Go through the data that follows and restate each line exactly as it reads.
===== ENTRIES PROVIDED
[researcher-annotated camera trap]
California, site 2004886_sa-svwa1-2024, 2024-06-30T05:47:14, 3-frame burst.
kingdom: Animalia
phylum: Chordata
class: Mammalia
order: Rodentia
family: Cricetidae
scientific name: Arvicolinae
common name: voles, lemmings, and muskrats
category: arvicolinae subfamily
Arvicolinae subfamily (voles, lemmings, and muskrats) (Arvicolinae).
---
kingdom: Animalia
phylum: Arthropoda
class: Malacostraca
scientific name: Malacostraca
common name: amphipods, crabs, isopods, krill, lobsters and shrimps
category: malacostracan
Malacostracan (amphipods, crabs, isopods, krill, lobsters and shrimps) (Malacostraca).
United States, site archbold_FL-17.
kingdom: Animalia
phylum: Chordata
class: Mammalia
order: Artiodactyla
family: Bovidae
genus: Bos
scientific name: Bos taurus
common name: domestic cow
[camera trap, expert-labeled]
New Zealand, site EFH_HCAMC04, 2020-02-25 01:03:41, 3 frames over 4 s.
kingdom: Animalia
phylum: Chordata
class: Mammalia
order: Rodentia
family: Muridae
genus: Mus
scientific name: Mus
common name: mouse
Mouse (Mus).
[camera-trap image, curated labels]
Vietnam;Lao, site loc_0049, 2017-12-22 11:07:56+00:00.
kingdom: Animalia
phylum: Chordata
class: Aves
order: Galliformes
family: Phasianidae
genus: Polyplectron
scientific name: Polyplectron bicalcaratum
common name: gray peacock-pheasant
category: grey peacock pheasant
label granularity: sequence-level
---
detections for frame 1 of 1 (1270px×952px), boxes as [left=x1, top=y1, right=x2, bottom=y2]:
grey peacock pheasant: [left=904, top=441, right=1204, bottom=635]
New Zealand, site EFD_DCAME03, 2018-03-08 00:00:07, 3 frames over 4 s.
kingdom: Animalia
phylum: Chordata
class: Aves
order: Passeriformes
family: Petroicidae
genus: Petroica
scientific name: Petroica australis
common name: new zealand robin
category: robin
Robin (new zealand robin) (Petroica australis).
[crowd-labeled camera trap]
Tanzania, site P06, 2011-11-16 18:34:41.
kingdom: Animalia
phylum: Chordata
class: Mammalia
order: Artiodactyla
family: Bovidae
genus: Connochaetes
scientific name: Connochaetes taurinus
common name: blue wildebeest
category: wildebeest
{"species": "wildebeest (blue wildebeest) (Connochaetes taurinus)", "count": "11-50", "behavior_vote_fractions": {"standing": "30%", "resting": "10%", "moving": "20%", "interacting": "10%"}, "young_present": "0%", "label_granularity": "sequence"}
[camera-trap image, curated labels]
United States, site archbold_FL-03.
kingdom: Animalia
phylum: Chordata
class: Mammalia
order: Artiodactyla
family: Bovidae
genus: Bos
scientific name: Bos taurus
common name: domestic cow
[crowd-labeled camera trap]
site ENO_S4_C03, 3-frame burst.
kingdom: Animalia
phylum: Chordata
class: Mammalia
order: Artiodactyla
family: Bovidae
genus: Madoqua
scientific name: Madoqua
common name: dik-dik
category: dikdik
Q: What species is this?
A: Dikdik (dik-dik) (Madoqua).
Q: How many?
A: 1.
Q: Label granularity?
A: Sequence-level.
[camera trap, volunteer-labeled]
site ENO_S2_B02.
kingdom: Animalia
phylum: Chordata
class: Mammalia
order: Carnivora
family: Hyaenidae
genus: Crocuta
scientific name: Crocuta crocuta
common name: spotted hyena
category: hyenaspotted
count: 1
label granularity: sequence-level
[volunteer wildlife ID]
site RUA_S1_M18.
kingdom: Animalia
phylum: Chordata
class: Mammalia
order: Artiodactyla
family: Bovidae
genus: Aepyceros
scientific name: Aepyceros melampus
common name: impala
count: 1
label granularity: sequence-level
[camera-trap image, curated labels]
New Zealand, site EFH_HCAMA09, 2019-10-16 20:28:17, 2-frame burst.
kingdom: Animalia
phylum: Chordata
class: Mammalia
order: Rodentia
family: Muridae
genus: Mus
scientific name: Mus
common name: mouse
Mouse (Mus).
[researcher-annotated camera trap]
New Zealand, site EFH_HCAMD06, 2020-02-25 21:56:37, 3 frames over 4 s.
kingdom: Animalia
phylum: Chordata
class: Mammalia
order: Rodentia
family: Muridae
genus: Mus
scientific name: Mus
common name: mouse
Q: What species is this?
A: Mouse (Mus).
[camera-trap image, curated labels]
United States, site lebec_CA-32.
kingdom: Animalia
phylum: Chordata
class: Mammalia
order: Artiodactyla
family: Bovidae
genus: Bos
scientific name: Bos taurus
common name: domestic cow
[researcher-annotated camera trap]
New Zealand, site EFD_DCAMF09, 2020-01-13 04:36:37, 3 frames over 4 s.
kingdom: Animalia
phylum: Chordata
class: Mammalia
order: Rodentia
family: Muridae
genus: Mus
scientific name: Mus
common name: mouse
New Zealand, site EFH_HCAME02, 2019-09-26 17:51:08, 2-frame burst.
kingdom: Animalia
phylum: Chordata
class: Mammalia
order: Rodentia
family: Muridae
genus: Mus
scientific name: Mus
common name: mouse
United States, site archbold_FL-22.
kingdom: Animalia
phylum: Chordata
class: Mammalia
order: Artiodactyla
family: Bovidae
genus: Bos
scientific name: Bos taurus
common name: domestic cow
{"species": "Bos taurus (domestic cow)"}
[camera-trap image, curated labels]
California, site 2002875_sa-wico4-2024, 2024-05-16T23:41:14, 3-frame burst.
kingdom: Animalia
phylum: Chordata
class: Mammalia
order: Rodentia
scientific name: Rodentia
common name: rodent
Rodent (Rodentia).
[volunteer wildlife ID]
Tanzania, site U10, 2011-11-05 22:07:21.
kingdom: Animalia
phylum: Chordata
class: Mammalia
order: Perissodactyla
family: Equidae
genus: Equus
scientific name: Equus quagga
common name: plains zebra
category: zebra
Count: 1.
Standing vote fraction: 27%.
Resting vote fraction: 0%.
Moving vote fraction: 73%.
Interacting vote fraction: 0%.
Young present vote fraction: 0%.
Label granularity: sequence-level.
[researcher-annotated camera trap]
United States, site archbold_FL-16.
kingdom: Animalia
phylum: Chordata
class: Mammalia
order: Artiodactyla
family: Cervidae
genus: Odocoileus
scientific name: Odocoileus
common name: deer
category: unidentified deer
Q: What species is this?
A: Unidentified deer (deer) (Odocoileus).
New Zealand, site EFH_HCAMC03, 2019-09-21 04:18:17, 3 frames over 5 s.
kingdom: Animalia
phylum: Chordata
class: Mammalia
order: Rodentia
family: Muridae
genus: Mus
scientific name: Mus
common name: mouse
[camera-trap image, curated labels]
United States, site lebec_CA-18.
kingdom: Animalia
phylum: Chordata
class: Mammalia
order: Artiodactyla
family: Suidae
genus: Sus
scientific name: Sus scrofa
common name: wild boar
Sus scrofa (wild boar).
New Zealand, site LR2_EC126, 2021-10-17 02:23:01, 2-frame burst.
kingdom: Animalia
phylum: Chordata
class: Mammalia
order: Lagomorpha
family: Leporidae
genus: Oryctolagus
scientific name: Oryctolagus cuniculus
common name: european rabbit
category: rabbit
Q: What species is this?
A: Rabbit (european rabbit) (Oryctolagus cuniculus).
==========
SOLUTION FOR THIS PROBLEM:
[researcher-annotated camera trap]
California, site 2004886_sa-svwa1-2024, 2024-06-30T05:47:14, 3-frame burst.
kingdom: Animalia
phylum: Chordata
class: Mammalia
order: Rodentia
family: Cricetidae
scientific name: Arvicolinae
common name: voles, lemmings, and muskrats
category: arvicolinae subfamily
Arvicolinae subfamily (voles, lemmings, and muskrats) (Arvicolinae).
---
kingdom: Animalia
phylum: Arthropoda
class: Malacostraca
scientific name: Malacostraca
common name: amphipods, crabs, isopods, krill, lobsters and shrimps
category: malacostracan
Malacostracan (amphipods, crabs, isopods, krill, lobsters and shrimps) (Malacostraca).
United States, site archbold_FL-17.
kingdom: Animalia
phylum: Chordata
class: Mammalia
order: Artiodactyla
family: Bovidae
genus: Bos
scientific name: Bos taurus
common name: domestic cow
[camera trap, expert-labeled]
New Zealand, site EFH_HCAMC04, 2020-02-25 01:03:41, 3 frames over 4 s.
kingdom: Animalia
phylum: Chordata
class: Mammalia
order: Rodentia
family: Muridae
genus: Mus
scientific name: Mus
common name: mouse
Mouse (Mus).
[camera-trap image, curated labels]
Vietnam;Lao, site loc_0049, 2017-12-22 11:07:56+00:00.
kingdom: Animalia
phylum: Chordata
class: Aves
order: Galliformes
family: Phasianidae
genus: Polyplectron
scientific name: Polyplectron bicalcaratum
common name: gray peacock-pheasant
category: grey peacock pheasant
label granularity: sequence-level
---
detections for frame 1 of 1 (1270px×952px), boxes as [left=x1, top=y1, right=x2, bottom=y2]:
grey peacock pheasant: [left=904, top=441, right=1204, bottom=635]
New Zealand, site EFD_DCAME03, 2018-03-08 00:00:07, 3 frames over 4 s.
kingdom: Animalia
phylum: Chordata
class: Aves
order: Passeriformes
family: Petroicidae
genus: Petroica
scientific name: Petroica australis
common name: new zealand robin
category: robin
Robin (new zealand robin) (Petroica australis).
[crowd-labeled camera trap]
Tanzania, site P06, 2011-11-16 18:34:41.
kingdom: Animalia
phylum: Chordata
class: Mammalia
order: Artiodactyla
family: Bovidae
genus: Connochaetes
scientific name: Connochaetes taurinus
common name: blue wildebeest
category: wildebeest
{"species": "wildebeest (blue wildebeest) (Connochaetes taurinus)", "count": "11-50", "behavior_vote_fractions": {"standing": "30%", "resting": "10%", "moving": "20%", "interacting": "10%"}, "young_present": "0%", "label_granularity": "sequence"}
[camera-trap image, curated labels]
United States, site archbold_FL-03.
kingdom: Animalia
phylum: Chordata
class: Mammalia
order: Artiodactyla
family: Bovidae
genus: Bos
scientific name: Bos taurus
common name: domestic cow
[crowd-labeled camera trap]
site ENO_S4_C03, 3-frame burst.
kingdom: Animalia
phylum: Chordata
class: Mammalia
order: Artiodactyla
family: Bovidae
genus: Madoqua
scientific name: Madoqua
common name: dik-dik
category: dikdik
Q: What species is this?
A: Dikdik (dik-dik) (Madoqua).
Q: How many?
A: 1.
Q: Label granularity?
A: Sequence-level.
[camera trap, volunteer-labeled]
site ENO_S2_B02.
kingdom: Animalia
phylum: Chordata
class: Mammalia
order: Carnivora
family: Hyaenidae
genus: Crocuta
scientific name: Crocuta crocuta
common name: spotted hyena
category: hyenaspotted
count: 1
label granularity: sequence-level
[volunteer wildlife ID]
site RUA_S1_M18.
kingdom: Animalia
phylum: Chordata
class: Mammalia
order: Artiodactyla
family: Bovidae
genus: Aepyceros
scientific name: Aepyceros melampus
common name: impala
count: 1
label granularity: sequence-level
[camera-trap image, curated labels]
New Zealand, site EFH_HCAMA09, 2019-10-16 20:28:17, 2-frame burst.
kingdom: Animalia
phylum: Chordata
class: Mammalia
order: Rodentia
family: Muridae
genus: Mus
scientific name: Mus
common name: mouse
Mouse (Mus).
[researcher-annotated camera trap]
New Zealand, site EFH_HCAMD06, 2020-02-25 21:56:37, 3 frames over 4 s.
kingdom: Animalia
phylum: Chordata
class: Mammalia
order: Rodentia
family: Muridae
genus: Mus
scientific name: Mus
common name: mouse
Q: What species is this?
A: Mouse (Mus).
[camera-trap image, curated labels]
United States, site lebec_CA-32.
kingdom: Animalia
phylum: Chordata
class: Mammalia
order: Artiodactyla
family: Bovidae
genus: Bos
scientific name: Bos taurus
common name: domestic cow
[researcher-annotated camera trap]
New Zealand, site EFD_DCAMF09, 2020-01-13 04:36:37, 3 frames over 4 s.
kingdom: Animalia
phylum: Chordata
class: Mammalia
order: Rodentia
family: Muridae
genus: Mus
scientific name: Mus
common name: mouse
New Zealand, site EFH_HCAME02, 2019-09-26 17:51:08, 2-frame burst.
kingdom: Animalia
phylum: Chordata
class: Mammalia
order: Rodentia
family: Muridae
genus: Mus
scientific name: Mus
common name: mouse
United States, site archbold_FL-22.
kingdom: Animalia
phylum: Chordata
class: Mammalia
order: Artiodactyla
family: Bovidae
genus: Bos
scientific name: Bos taurus
common name: domestic cow
{"species": "Bos taurus (domestic cow)"}
[camera-trap image, curated labels]
California, site 2002875_sa-wico4-2024, 2024-05-16T23:41:14, 3-frame burst.
kingdom: Animalia
phylum: Chordata
class: Mammalia
order: Rodentia
scientific name: Rodentia
common name: rodent
Rodent (Rodentia).
[volunteer wildlife ID]
Tanzania, site U10, 2011-11-05 22:07:21.
kingdom: Animalia
phylum: Chordata
class: Mammalia
order: Perissodactyla
family: Equidae
genus: Equus
scientific name: Equus quagga
common name: plains zebra
category: zebra
Count: 1.
Standing vote fraction: 27%.
Resting vote fraction: 0%.
Moving vote fraction: 73%.
Interacting vote fraction: 0%.
Young present vote fraction: 0%.
Label granularity: sequence-level.
[researcher-annotated camera trap]
United States, site archbold_FL-16.
kingdom: Animalia
phylum: Chordata
class: Mammalia
order: Artiodactyla
family: Cervidae
genus: Odocoileus
scientific name: Odocoileus
common name: deer
category: unidentified deer
Q: What species is this?
A: Unidentified deer (deer) (Odocoileus).
New Zealand, site EFH_HCAMC03, 2019-09-21 04:18:17, 3 frames over 5 s.
kingdom: Animalia
phylum: Chordata
class: Mammalia
order: Rodentia
family: Muridae
genus: Mus
scientific name: Mus
common name: mouse
[camera-trap image, curated labels]
United States, site lebec_CA-18.
kingdom: Animalia
phylum: Chordata
class: Mammalia
order: Artiodactyla
family: Suidae
genus: Sus
scientific name: Sus scrofa
common name: wild boar
Sus scrofa (wild boar).
New Zealand, site LR2_EC126, 2021-10-17 02:23:01, 2-frame burst.
kingdom: Animalia
phylum: Chordata
class: Mammalia
order: Lagomorpha
family: Leporidae
genus: Oryctolagus
scientific name: Oryctolagus cuniculus
common name: european rabbit
category: rabbit
Q: What species is this?
A: Rabbit (european rabbit) (Oryctolagus cuniculus).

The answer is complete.